NEW YORK — The University of Miami said on Tuesday that its Miller School of Medicine and collaborators have received a $46 million grant from the National Institute on Aging to study the genetics of Alzheimer's disease in people of Hispanic and African ancestry.
Other institutes participating in the research initiative include Case Western Reserve University, Columbia University, Wake Forest University, the University of Pennsylvania, and the University of Ibadan in Nigeria.
According to the University of Miami, the project aims to recruit and analyze data on 5,000 people from different African countries, 4,000 African Americans, and 4,000 Hispanic and Latino individuals. Data collected will include clinical, phenotypic, and genetic data, as well as social determinants of health factors. This information will be added to existing databases of harmonized data from other studies that are part of the National Institutes of Health's Alzheimer's Disease Sequencing Project.
"We know risk due to genetic factors varies greatly across ancestral groups," Brian Kunkle, assistant professor of human genetics at the University of Miami's John P. Hussman Institute for Human Genomics, said in a statement. "However, research on groups with primarily African, Hispanic, and Latinx ancestry is limited.
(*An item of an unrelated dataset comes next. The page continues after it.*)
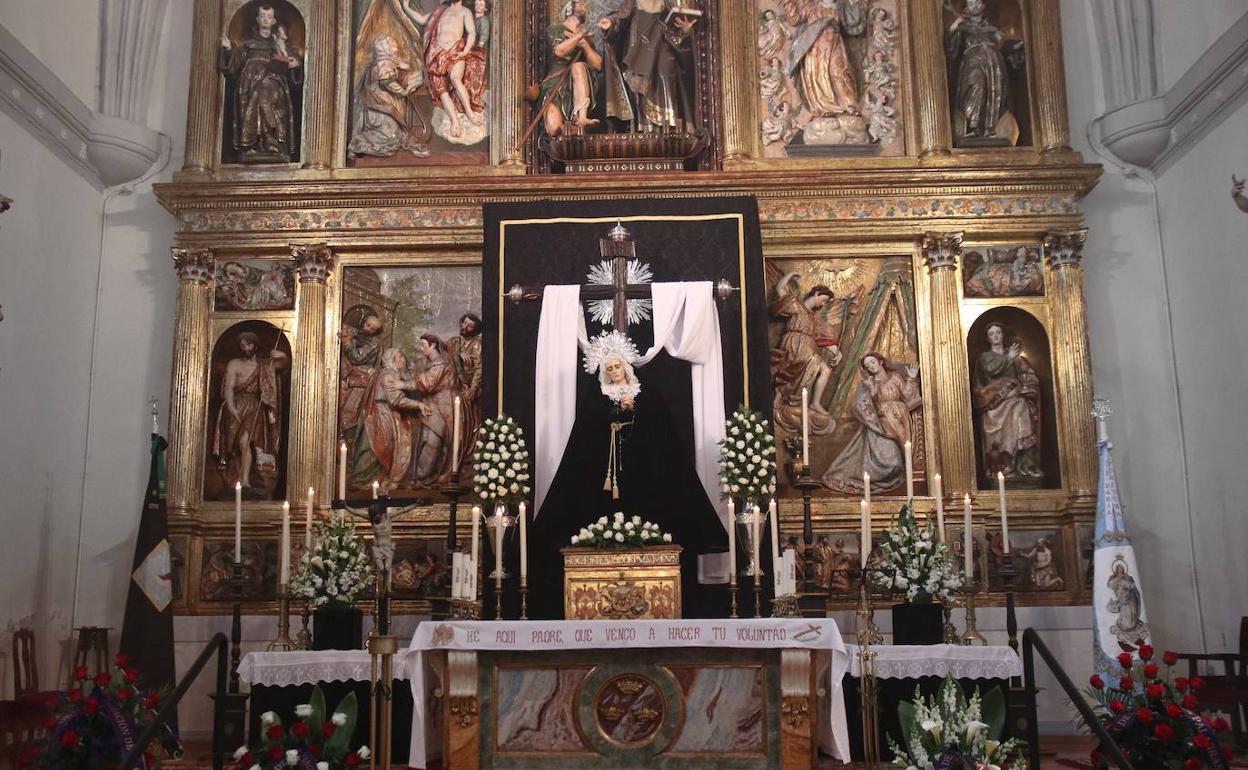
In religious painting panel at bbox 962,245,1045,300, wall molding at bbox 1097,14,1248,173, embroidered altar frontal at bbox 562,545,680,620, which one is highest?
wall molding at bbox 1097,14,1248,173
Expanding studies in these populations will be vital for developing prevention and treatment strategies that work for everyone."
Also participating in the initiative are 10 institutions across Africa: University of Ghana College of Health Sciences, Korle-Bu Teaching Hospital, Kwame Nkrumah University of Science and Technology, Makerere University, University of Parakou, University of Yaounde, University of Nairobi, Eduardo Mondlane University, Kilimanjaro Christian Medical College, and Addis Ababa University.